_O QUE FAZER_
Responda, com base no texto sobre o Violeta de Outono:
1. Em que ano a banda foi formada?
2. Qual música foi o primeiro clipe do trio?
3. Em que formato o EP The Early Years saiu em 1988?
-------- TEXTO DA PÁGINA
Após saírem do grupo paulista Zero, o vocalista e guitarrista Fábio Golfetti e o baterista Claudio Souza formam o Violeta de Outono em 1984, junto ao baixista Angelo Pastorello, tendo por objetivo executarem uma música que unisse suas influências de pós-punk inglês, rock progressivo e sons da psicodelia inglesa da segunda metade da década de 1960, tendo o Pink Floyd de Syd Barrett à frente. Após gravarem uma demo tape em 1985, lançam no ano seguinte, pela loja de discos Wop-Bop, seu primeiro EP, chamado Reflexos da Noite, o qual continha três músicas e levou o trio a assinar com a gravadora RCA, fazendo parte do então iniciante selo Plug, por onde a companhia lançou diversas bandas importantes do chamado BRock dos anos 80 (este EP seria relançado em CD no ano 2000, com oito faixas bônus). Começava então a trajetória de um dos mais importantes grupos psicodélicos/progressivos do Brasil, cuja discografia você confere a seguir:
Para mim, é muito difícil ser imparcial com relação ao disco de estreia do Violeta de Outono, pois o considero um dos clássicos do rock oitentista brasileiro, com uma atmosfera psicodélica (e algo de pós-punk, como na instrumental "Retorno") que o faz soar como um disco gravado na Inglaterra do final dos anos sessenta e escondido do mundo por quase vinte anos. Gosto de todas as composições da versão original em vinil, sendo, no entanto, impossível não destacar "Dia Eterno", talvez o maior clássico da carreira do grupo (e um dos maiores do período conhecido como BRock, além de ser o primeiro clipe do trio), e a versão para "Tomorrow Never Knows", dos Beatles, ainda hoje a melhor cover para uma canção dos Fab Four que eu já tive o prazer de escutar. Se "Outono" (que já havia aparecido no primeiro EP) soa como uma bela representante do rock brasileiro de meados dos anos 1980, a face psicodélica do grupo é escancarada em "Declínio de Maio", "Faces" (com melodia conduzida pelo violão), "Luz" (com uma melodia que lembra "Set The Controls For The Heart Of The Sun", do Pink Floyd) e na instrumental "Sombras Flutuantes". "Noturno Deserto" completa o track list original, e apresenta algumas percussões no começo (que chegam a lembrar o disco Larks' Tongues In Aspic, do King Crimson), algo que seria utilizado de maneira mais ampla no disco seguinte. Em 2008, foi lançada uma versão remasterizada em formato mini-vinil que acresceu quatro faixas bônus gravadas em 1987, sendo três instrumentais e um cover para "2000 Light Years From Home", dos Rolling Stones. Já em 1988, foi lançado apenas em fita K7 o EP The Early Years, com quatro regravações de bandas que influenciaram o Violeta (Rolling Stones, Pink Floyd, Gong e Beatles), sendo que o mesmo seria relançado em CD no ano de 2000 (com o acréscimo de um medley de "Echoes", do Pink Floyd, e "No Quarter", do Led Zeppelin), e ganharia ainda uma terceira versão em 2004, chamada Early Years Complete, com um total de quatorze faixas.
----------------
-------- DADOS FORNECIDOS
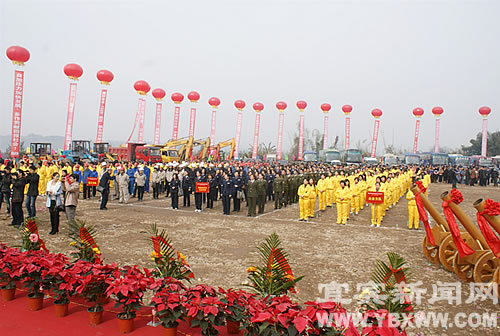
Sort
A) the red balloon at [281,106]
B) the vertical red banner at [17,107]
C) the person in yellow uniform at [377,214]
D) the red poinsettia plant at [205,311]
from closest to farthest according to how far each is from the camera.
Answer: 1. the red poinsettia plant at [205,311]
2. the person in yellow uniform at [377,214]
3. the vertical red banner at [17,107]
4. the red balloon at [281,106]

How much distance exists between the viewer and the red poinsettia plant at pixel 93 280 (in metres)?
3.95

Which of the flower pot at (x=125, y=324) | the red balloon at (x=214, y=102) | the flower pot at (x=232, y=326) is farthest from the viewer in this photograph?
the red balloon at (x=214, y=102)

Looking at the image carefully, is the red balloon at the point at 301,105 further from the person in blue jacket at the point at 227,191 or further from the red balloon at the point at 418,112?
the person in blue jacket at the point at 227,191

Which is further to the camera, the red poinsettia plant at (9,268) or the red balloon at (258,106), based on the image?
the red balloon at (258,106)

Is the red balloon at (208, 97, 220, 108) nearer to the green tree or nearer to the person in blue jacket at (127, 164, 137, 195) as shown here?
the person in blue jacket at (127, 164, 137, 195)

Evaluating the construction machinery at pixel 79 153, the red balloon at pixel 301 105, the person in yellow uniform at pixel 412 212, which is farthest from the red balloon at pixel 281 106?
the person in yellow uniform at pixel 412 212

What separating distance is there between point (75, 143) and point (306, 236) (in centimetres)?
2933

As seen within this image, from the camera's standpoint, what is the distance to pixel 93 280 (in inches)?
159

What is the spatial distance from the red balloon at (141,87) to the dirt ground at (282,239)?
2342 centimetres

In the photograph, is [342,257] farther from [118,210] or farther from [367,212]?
----------------
-------- DADOS FORNECIDOS
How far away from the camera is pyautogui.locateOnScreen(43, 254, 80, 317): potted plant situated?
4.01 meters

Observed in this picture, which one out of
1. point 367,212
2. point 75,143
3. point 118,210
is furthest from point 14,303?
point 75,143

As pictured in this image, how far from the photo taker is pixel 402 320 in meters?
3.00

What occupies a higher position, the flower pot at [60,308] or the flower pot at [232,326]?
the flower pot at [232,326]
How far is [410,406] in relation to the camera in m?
----------------
_RESULTADO DA TAREFA_
1. Em 1984.
2. "Dia Eterno".
3. Apenas em fita K7.